関西弁を「正しく」話そうとする人が陥る落とし穴と、関西人がエセ関西弁にモヤモヤする本当の理由を、アクセントの理論から言語行動の深層まで掘り下げた回。堀元見と水野太貴の二人は、前回に引き続き関西方言をテーマに、東京式アクセントとの構造的な違いを整理した上で、関西弁らしさの本質は「正確な発音」ではなく「ツッコミによる利他的な場づくり」にあるという大胆な仮説を提示する。言語学の知見と日常の体験談が交錯する、納得と発見に満ちたエピソード。

0:02関西式アクセントの理論的広がり

まず、東京式アクセントと関西式アクセントの根本的な違いが整理される。東京式には「1拍目と2拍目の高さが必ず異なる」「一度下がったら同じ単語内で再び上がらない」「単語はどこかで高さを落とすか、全く落とさないかのどちらか」という3つのルールがある。これに対して関西式は、1拍目と2拍目の高さが同じでもよいという点が決定的に異なる。水野は「これだけで理論上のアクセントパターン数が2倍になる」と説明する。

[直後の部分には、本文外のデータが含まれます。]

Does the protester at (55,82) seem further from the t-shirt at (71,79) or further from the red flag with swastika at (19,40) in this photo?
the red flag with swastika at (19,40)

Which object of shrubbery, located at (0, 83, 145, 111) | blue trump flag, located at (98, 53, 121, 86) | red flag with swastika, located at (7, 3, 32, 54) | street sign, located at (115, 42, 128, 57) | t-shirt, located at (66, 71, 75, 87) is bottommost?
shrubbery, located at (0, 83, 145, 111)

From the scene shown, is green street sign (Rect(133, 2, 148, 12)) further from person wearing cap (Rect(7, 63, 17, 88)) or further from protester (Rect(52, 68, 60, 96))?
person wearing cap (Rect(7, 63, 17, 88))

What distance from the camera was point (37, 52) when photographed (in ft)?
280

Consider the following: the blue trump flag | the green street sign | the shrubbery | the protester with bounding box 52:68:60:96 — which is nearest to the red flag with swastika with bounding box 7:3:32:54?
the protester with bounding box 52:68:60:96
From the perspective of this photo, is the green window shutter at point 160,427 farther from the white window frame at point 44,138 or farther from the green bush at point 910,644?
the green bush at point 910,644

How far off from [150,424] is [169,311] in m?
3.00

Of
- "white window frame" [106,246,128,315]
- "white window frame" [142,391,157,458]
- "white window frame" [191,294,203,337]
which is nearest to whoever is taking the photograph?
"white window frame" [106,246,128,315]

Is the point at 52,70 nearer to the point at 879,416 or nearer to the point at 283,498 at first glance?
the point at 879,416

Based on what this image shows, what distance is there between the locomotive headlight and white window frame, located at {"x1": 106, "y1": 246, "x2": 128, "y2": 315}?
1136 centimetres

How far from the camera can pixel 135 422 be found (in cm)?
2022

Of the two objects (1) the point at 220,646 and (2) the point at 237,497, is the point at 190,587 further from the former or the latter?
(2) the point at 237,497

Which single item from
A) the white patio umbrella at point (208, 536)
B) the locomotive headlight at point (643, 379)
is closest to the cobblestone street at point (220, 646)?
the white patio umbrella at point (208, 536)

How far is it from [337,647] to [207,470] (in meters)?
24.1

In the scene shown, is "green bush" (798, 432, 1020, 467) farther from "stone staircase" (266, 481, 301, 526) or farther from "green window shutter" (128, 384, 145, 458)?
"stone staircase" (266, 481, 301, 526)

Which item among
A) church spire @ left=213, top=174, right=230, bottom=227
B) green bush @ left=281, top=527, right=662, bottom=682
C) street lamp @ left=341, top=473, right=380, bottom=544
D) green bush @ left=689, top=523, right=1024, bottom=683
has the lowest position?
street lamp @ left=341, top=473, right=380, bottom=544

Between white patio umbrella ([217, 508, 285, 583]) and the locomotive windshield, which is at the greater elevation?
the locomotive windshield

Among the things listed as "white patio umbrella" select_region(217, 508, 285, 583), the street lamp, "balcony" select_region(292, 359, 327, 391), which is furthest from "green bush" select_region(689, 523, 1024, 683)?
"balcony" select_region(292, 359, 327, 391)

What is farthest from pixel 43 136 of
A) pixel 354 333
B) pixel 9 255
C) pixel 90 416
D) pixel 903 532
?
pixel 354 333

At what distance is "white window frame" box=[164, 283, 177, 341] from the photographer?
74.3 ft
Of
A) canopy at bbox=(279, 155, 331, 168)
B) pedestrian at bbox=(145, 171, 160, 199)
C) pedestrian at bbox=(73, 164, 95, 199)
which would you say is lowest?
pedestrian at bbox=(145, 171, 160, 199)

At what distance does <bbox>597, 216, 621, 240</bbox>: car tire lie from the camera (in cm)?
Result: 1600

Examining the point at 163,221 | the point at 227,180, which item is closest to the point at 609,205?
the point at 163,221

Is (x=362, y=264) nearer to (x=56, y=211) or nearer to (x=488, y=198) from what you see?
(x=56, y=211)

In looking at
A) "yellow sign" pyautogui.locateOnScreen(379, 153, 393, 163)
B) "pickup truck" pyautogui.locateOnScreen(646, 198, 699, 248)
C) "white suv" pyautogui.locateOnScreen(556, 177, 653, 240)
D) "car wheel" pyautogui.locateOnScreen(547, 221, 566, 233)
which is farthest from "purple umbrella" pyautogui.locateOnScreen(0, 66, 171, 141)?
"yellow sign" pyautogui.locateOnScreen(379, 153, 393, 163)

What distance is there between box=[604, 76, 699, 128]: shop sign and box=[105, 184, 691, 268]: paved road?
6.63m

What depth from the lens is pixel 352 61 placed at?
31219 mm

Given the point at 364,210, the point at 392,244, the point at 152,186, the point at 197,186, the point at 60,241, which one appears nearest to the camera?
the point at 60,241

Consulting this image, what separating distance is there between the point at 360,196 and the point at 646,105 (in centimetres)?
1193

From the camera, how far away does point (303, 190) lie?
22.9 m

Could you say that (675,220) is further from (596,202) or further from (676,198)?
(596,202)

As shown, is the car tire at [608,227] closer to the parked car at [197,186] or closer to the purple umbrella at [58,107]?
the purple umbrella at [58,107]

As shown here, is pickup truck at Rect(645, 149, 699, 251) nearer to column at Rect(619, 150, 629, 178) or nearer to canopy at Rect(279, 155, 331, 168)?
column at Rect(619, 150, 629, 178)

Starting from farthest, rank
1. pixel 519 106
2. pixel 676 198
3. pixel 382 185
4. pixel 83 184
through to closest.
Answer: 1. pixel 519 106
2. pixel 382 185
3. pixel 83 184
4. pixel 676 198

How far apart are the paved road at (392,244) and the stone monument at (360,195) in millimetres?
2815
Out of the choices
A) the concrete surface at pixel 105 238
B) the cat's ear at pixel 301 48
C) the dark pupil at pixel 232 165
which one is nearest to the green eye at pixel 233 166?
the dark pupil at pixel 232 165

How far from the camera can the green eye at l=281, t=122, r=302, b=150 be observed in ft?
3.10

具体的な計算で言えば、n拍の名詞に対して東京式はn+1種類のアクセント型を持つが、関西式は2n-1種類となる。2拍名詞ではどちらも3種類で差がないが、3拍名詞では東京式が4種類、関西式が5種類、4拍名詞では東京式が5種類、関西式が7種類と、拍数が増えるほど差が開いていく。堀元が「関西弁の方が優れてるってこと?」と問いかけると、水野は「優劣じゃない。パターンが多いということは認知資源をそこに使うということ」と即座に否定する。

ただし理論通りにはいかないのが現実で、実際に観察されるアクセント型は理論値より少ないという。堀元は「社会科学やなあ。理論上はこうなんですけど実態はこうではありません、みたいなやつ」と嘆く。

3:01東京式には存在しないアクセントパターン

関西式アクセントの特徴的なパターンとして、東京式ではありえない「高高高」型が挙げられる。東京式で「桜」は「低高低」だが、関西式では「高高高」になる。同様に「風」も「高高」、「道」も「高高」と発音される。水野は「この『高高高』はザ・関西弁って響き」と評し、非母語話者でも再現しやすいパターンだと指摘する。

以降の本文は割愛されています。